* **EXERCISE OBJECTIVE**
Rewrite everything from the line that contains "Is the point at 8,327" down to the line that contains "0.59 meters" as a Markdown table with the columns Number and Text. Give one line per row and leave out blank lines.

Rows from a dataset
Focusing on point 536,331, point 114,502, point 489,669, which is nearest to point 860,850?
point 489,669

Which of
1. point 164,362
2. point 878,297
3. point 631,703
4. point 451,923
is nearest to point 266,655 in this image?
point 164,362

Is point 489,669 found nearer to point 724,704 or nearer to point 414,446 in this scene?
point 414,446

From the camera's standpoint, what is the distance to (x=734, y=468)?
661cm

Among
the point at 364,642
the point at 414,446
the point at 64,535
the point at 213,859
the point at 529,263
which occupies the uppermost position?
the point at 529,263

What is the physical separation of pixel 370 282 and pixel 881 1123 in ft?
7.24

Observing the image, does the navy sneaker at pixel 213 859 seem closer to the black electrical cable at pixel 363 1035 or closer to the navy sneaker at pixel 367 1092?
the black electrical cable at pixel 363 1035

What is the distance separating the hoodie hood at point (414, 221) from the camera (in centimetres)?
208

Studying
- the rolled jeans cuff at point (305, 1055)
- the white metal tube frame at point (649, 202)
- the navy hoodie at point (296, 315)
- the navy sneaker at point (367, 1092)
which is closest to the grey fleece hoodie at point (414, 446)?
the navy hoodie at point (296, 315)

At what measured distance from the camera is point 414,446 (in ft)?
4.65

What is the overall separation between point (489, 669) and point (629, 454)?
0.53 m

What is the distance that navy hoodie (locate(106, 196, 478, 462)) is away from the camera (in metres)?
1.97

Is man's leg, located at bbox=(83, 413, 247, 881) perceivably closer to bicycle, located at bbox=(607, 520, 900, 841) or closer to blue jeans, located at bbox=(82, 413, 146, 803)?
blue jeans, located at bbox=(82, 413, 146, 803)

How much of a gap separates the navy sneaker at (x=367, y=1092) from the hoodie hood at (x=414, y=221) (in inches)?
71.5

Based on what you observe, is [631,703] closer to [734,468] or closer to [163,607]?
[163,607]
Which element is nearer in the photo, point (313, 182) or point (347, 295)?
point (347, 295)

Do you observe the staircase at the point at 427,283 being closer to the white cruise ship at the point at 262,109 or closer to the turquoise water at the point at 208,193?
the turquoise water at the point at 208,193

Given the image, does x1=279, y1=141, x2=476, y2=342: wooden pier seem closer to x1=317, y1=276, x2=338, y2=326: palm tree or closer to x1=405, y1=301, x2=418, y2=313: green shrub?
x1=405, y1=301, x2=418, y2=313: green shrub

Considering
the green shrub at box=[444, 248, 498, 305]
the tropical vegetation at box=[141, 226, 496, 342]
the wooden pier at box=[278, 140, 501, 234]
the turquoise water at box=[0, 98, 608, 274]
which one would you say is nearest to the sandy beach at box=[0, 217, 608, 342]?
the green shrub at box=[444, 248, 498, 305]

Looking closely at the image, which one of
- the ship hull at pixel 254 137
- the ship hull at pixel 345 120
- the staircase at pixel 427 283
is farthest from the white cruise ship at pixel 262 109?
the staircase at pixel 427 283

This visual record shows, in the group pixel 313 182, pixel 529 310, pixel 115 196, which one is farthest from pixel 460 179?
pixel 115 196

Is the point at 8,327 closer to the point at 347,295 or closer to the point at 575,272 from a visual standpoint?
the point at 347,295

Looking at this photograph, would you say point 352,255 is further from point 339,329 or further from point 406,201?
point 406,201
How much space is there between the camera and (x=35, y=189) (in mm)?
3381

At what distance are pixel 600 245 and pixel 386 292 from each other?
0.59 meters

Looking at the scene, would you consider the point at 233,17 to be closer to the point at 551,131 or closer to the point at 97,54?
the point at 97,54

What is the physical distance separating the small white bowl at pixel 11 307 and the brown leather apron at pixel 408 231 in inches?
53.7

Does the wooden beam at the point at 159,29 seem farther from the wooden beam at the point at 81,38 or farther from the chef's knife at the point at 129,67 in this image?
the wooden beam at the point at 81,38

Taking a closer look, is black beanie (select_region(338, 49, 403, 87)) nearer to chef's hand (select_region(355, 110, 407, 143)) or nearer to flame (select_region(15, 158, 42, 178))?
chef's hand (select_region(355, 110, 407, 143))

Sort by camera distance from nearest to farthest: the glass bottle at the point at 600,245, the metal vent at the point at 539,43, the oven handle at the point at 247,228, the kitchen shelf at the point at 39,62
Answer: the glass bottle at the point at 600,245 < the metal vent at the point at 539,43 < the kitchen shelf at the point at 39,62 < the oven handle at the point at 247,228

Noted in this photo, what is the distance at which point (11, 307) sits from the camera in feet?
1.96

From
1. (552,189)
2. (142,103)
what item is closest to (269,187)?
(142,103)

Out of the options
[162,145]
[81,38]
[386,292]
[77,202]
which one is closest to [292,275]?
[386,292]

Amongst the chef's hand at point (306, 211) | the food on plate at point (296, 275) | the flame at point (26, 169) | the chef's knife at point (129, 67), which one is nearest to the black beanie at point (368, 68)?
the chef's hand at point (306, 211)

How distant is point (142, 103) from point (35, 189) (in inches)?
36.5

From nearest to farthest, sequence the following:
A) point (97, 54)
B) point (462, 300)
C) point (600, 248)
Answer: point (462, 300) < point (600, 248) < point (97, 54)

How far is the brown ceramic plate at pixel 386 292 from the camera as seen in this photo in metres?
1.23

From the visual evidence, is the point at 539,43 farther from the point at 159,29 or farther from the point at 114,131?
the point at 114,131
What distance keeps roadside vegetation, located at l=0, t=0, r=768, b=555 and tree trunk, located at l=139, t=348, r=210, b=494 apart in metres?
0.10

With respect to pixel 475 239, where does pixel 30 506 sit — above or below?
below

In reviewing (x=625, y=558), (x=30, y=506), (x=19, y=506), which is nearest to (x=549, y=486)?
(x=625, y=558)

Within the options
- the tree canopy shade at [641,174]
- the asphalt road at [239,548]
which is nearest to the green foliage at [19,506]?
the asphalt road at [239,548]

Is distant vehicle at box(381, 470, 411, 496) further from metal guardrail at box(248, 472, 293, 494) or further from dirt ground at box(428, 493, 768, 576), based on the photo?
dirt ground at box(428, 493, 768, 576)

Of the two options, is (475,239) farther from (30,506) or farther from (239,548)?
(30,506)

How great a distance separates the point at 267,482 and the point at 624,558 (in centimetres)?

* **ANSWER TO THIS EXERCISE**
| Number | Text |
|---|---|
| 1 | Is the point at 8,327 closer to the point at 347,295 or closer to the point at 575,272 from a visual standpoint? |
| 2 | the point at 347,295 |
| 3 | Looking at this photograph, would you say point 352,255 is further from point 339,329 or further from point 406,201? |
| 4 | point 406,201 |
| 5 | How much space is there between the camera and (x=35, y=189) (in mm)? |
| 6 | 3381 |
| 7 | At what distance are pixel 600 245 and pixel 386 292 from each other? |
| 8 | 0.59 meters |